Ahead Today
G3: Eurozone industrial production
Asia: Thailand GDP, India Trade, Philippines Remittances
Market Highlights
US 10-year Treasury yields fell sharply by more than 15bps to 4.04%, as January US CPI inflation came in lower than expected, but with a more mixed impact on the Dollar given the hit to risk sentiment. Markets are increasingly focused on the disruptive impact of GenAI across a range of sectors, and a possible release of DeepSeek’s v4 model later this week may also bring about more volatility. Nonetheless, we note that this time is somewhat different from DeepSeek’s first release with a clear inflection globally on the power of agentic AI since Dec 2025.
In particular, US headline CPI rose 0.17% in January (vs 0.3% for December), and well below the consensus expectation of 0.3%, with year-on-year growth moderating to 2.4% from 2.7% previously. Core inflation was somewhat sticker at 0.3% mom, but this was also smaller than typically seen in January given evidence of residual seasonality. Within core goods, there were some items such as recreational goods in video and autos, sporting goods, toys and consumer electronics which saw strong price gains, but this was more than offset by sharp declines in other prices such as used cars.
Despite lower US yields from the CPI numbers, risk sentiment generally took some hit as concerns around the potential disruptive impact of GenAI rose, coupled with concerns around the size of capex and investment needs of the US tech giants.
What may compound the volatility further this week is a potential announcement and release by DeepSeek on its V4 model, which is rumoured to have strong coding capabilities matching up to or even better than global frontier models such as Claude and OpenAI at code generation tasks, while again with tokens at a fraction of the price.
Nonetheless, our overall sense is that the AI moment for markets has shifted somewhat from what we saw in February 2025 during the 1st release of Deepseek, when the focus was very much on whether China’s AI models can truly disrupt the Western-led hyperscaler business model.
The dominant theme in 2026 is very much the clear acceleration in the capabilities of Agentic AI, and the Nov 2025 release of Claude’s Opus 4.5 has been a key and significant event for not just software developers but also the likes of researchers including those in the economics and social sciences fields.
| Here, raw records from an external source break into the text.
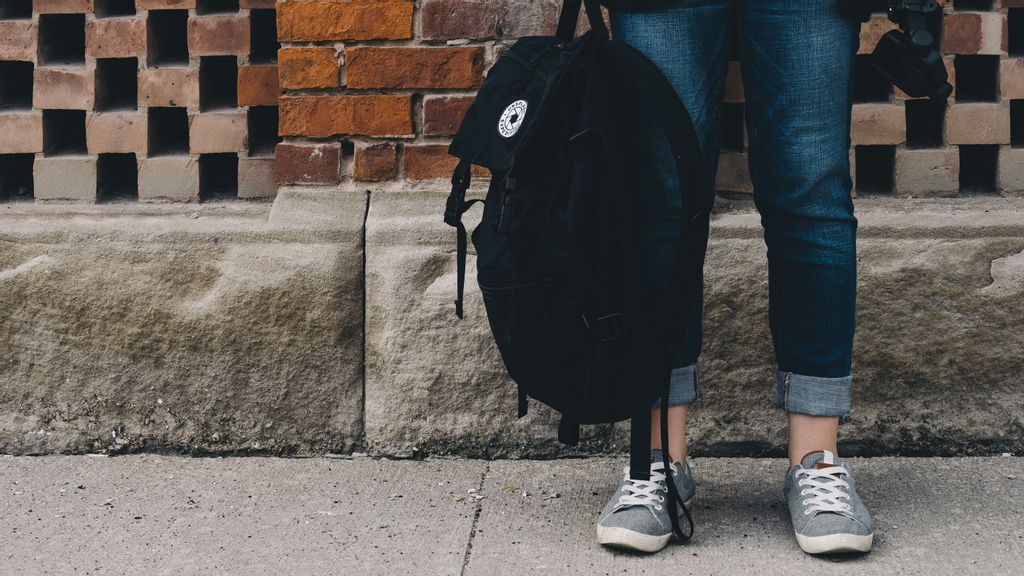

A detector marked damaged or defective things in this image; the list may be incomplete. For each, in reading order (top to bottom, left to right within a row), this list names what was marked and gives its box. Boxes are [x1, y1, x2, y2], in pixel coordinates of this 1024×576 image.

crack in concrete [462, 459, 489, 573]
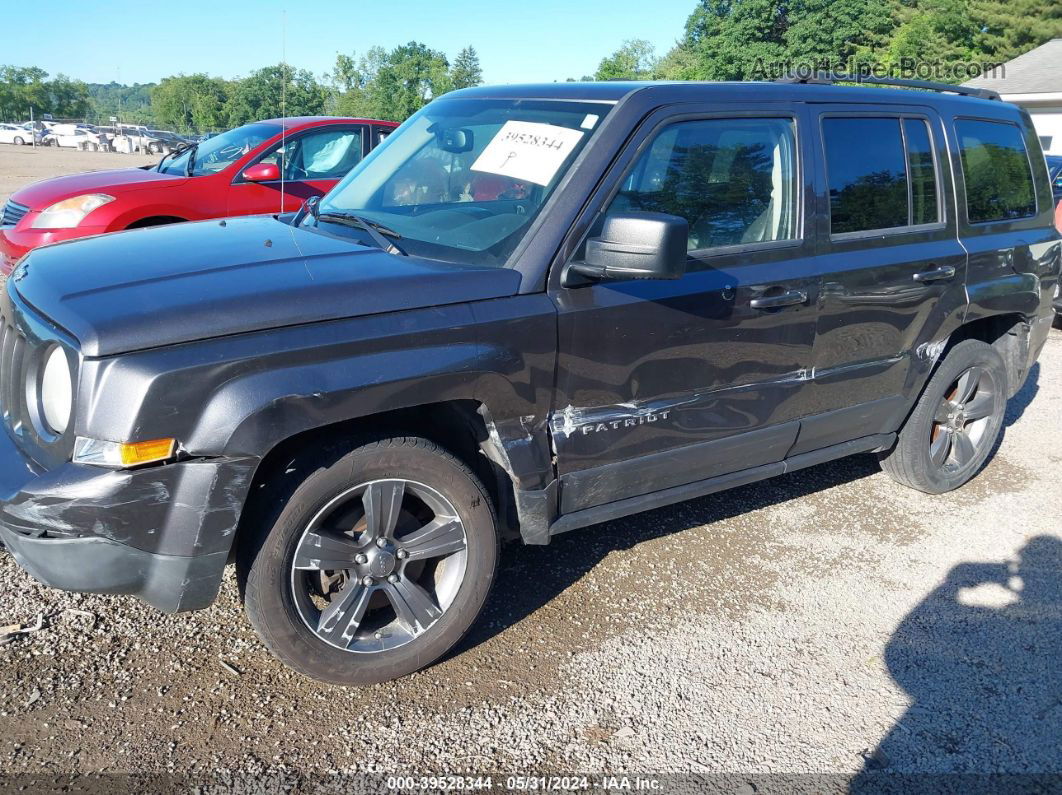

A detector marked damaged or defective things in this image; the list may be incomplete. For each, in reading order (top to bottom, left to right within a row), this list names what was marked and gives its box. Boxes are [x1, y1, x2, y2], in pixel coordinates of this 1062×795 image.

damaged front bumper [0, 430, 256, 616]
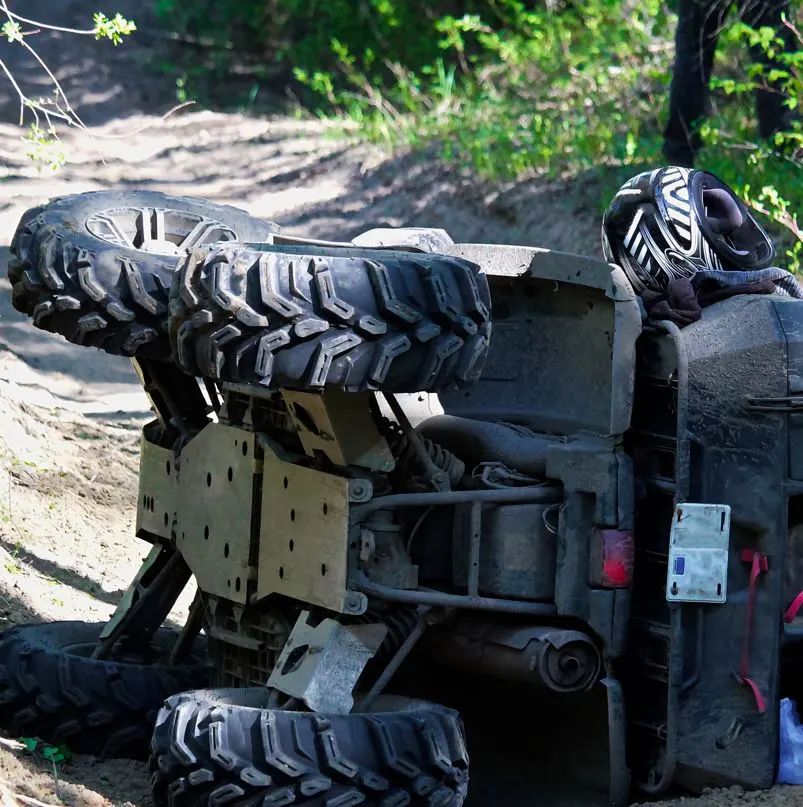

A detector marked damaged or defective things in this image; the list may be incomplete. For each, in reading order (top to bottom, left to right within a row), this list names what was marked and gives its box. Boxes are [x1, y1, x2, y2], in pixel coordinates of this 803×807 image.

crashed vehicle [0, 183, 796, 807]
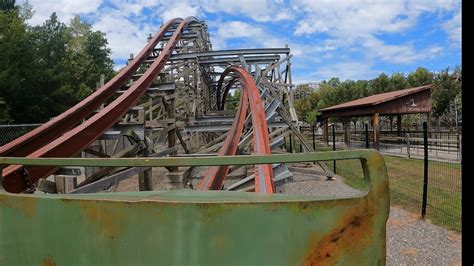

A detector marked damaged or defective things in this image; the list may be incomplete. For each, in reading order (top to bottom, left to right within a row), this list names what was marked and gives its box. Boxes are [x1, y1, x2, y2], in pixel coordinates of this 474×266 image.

rusty green surface [0, 151, 388, 264]
rust stain [302, 203, 376, 264]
For instance, more than 4.5% of Github Commits are now written by Claude Code, up from just 1.5% towards the end of last year. In addition, many developers in key software companies are reporting they are no longer writing code per se, but have shifted their focus towards review and as such also higher value-added activities such as product development. Meanwhile, academic economists and social scientists alike have been creating and replicating academic research in hours in what would have taken them at least months to do in years past.
If what we are seeing holds, we are likely just barely scratching the surface of what may well be the inflection of an exponential trend of the Agentic AI Economy. The release of DeepSeek v4 could potentially raise the discourse further on this front, in the shift from automation to augmentation, and from digitalization towards disruption.